Hacker News new | ask | show | jobs
by levocardia 90 days ago
In this very post you can see why: the dplyr code is just so much more readable. Like a lot of python, dplyr reads almost like pseudocode: take this dataset, select the columns that start with "bill", then filter so that bill_length is less than 30. So simple and so little fluff!
2 comments

> is just so much more readable

I thought that too before I learned Clojure, now I find them equally readable.

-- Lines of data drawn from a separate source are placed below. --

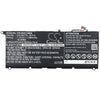 Premium Black Battery for Dell Xps 13 9343, Xps 13-9343, Xps9343-1818slv 7.4V, 7300mAh - 54.02Wh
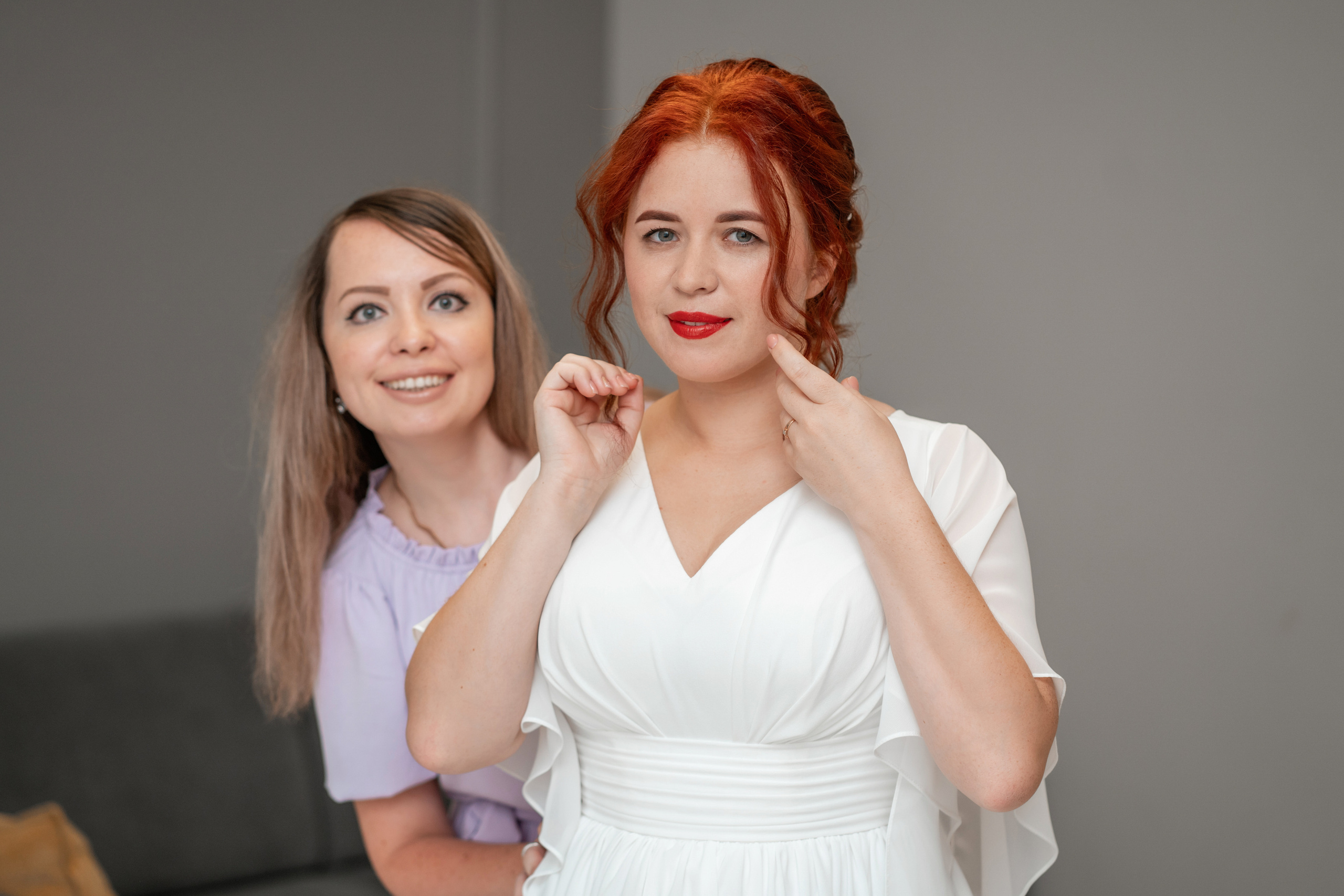 Виктория и Михаил. Свадебный и семейный фотограф Ольга Батова в Ярославле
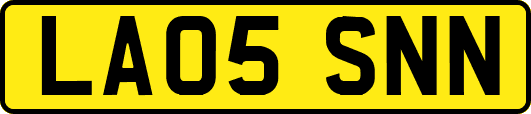 LA05SNN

I'm very familiar with Clojure, but even I can't make a good argument that:

    (tc/select-rows ds #(> (% "year") 2008))
is more, or at least as, intuitive as:

    filter(ds, year > 2008)
as cited above. I think there's a good argument to be made that Clojure's data processing abilities, particularly around immutable data, make a compelling case in spite of the syntax. The REPL is great too, and the JVM is fast. But I still to this day imagine infix comparisons in my head and then mentally move the comparator to the front of the list to make sure I get it right.
I am really not in data science, and I have decent Clojure experience. Is there a reason anyone would pick Clojure over something like K? From what I understand, those array languages are really good for writing safe but efficient code on rectangular data.
How about this?

    (filter ds (> year 2008))
That's a trivial Clojure macro to make work if it's what you find "intuitive."
Julia's Tidier.jl ecosystem is getting there too. It uses macros to mimic this 'special' evaluation framework of R, so the code is also readable in a similar way.